**Excerpt provided**
Minor burns can be safely treated at home. When burns are small and involve only a few blisters or simply reddened skin, home treatments are often all that are needed for healing. If burns cover a large area and involve blistering or charring, medical treatment is essential. One of the real dangers of a burn is infection--keep a serious burn covered until professionally treated. Even a serious sunburn can require medical intervention.
Immediate care can mean the difference between a mild burn and a serious injury. Fresh burns should be flooded with cold running water--if not, residual heat may continue to damage the skin. Severity of damage can be significantly decreased by promptly cooling the burned area. Don't use ice water--extreme cold can increase the damage rather than help.
The thick, succulent leaves of this well-known houseplant--native to East and South Africa--provides one of the easiest burn treatments. For a small burn, simply snap off a portion of leaf and squeeze the sap onto the wound. Reapply the aloe vera sap as needed. The fresh sap contains a gel that is the active ingredient for this salve--commercial juices and salves containing aloe vera will not have the same curative effect since the gel has already broken down. Canning and other types of processing will not preserve the gel.
Most commercial preparations come in the form of creams, but the poultice is still one of the better home treatments. Soak a clean and smooth cloth--a linen table napkin is a better medium than a coarse washcloth--in cold whole milk and place it on the burn. Treat with the milk poultice for half an hour and then dab the area clean with a wet cloth. Don't rub the burned area--damaged skin can be torn loose.
Another old but effective burn treatment is a tea made of boiled linseed, also called flax seed. Three tablespoons of flax seed boiled in two cups of water for 15 minutes will make a thick gel when cooled. When the mixture is lukewarm or cooler, soak a linen cloth with it and place it directly on the burn. The gel will form a thin, protective coating over the burned area and prevent the burn from drying out.
Many other popular home remedies exist, including lavender oil, papaya juice and boiled mixtures of comfrey root and marshmallow root. Some ingredients are difficult to find, and there's no reason to search out rare items when common ones will do. Avoid cures that involve oils and fats. Some recommend applying vinegar or baking soda to burns, but the result can be drying and caustic. An alcohol-based remedy can be equally damaging and painful. Don't experiment on damaged or broken skin. If burns do not improve or signs of infection appear, see your doctor.

**Activities**
A: In the text on treating burns, why are commercial juices and salves containing aloe vera less effective than fresh sap from the leaf?
B: Decide whether each statement agrees with the text on treating burns, answering yes or no and quoting the words that settle it: (i) Ice water is recommended for cooling a fresh burn. (ii) The flax seed tea is made by boiling three tablespoons of seed in two cups of water for 15 minutes. (iii) A coarse washcloth works better than a linen table napkin for the milk poultice.
C: Write out the part of the text on treating burns starting at "Another old but" and ending at "from drying out.", word for word.

Saved entries:
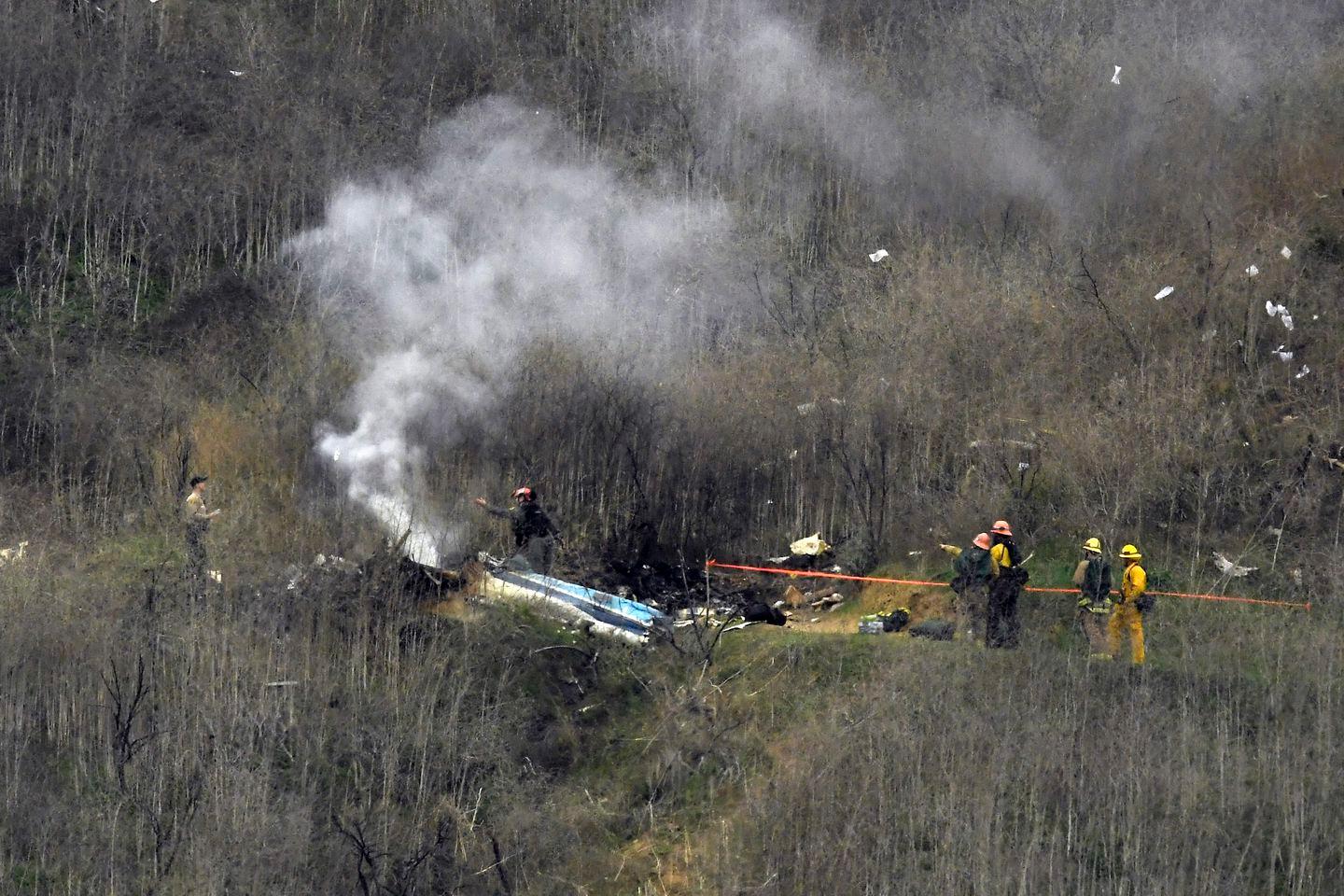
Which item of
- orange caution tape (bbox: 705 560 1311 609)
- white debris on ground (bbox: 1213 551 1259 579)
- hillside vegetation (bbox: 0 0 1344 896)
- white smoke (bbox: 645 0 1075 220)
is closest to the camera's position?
hillside vegetation (bbox: 0 0 1344 896)

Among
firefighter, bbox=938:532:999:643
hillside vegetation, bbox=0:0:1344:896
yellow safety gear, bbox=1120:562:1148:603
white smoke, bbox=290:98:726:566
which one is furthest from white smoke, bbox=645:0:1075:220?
yellow safety gear, bbox=1120:562:1148:603

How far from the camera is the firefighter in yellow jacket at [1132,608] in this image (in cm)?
1483

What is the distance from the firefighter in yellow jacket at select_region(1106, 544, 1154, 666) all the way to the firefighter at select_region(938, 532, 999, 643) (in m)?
1.03

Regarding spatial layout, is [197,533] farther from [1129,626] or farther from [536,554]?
[1129,626]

**Solved problems**
A: The active ingredient is a gel in the fresh sap, and in commercial products that gel has already broken down. Canning and other processing cannot preserve it.

B:
(i) No: "Don't use ice water--extreme cold can increase the damage rather than help."
(ii) Yes: "Three tablespoons of flax seed boiled in two cups of water for 15 minutes will make a thick gel when cooled."
(iii) No: "a linen table napkin is a better medium than a coarse washcloth"

C:
Another old but effective burn treatment is a tea made of boiled linseed, also called flax seed. Three tablespoons of flax seed boiled in two cups of water for 15 minutes will make a thick gel when cooled. When the mixture is lukewarm or cooler, soak a linen cloth with it and place it directly on the burn. The gel will form a thin, protective coating over the burned area and prevent the burn from drying out.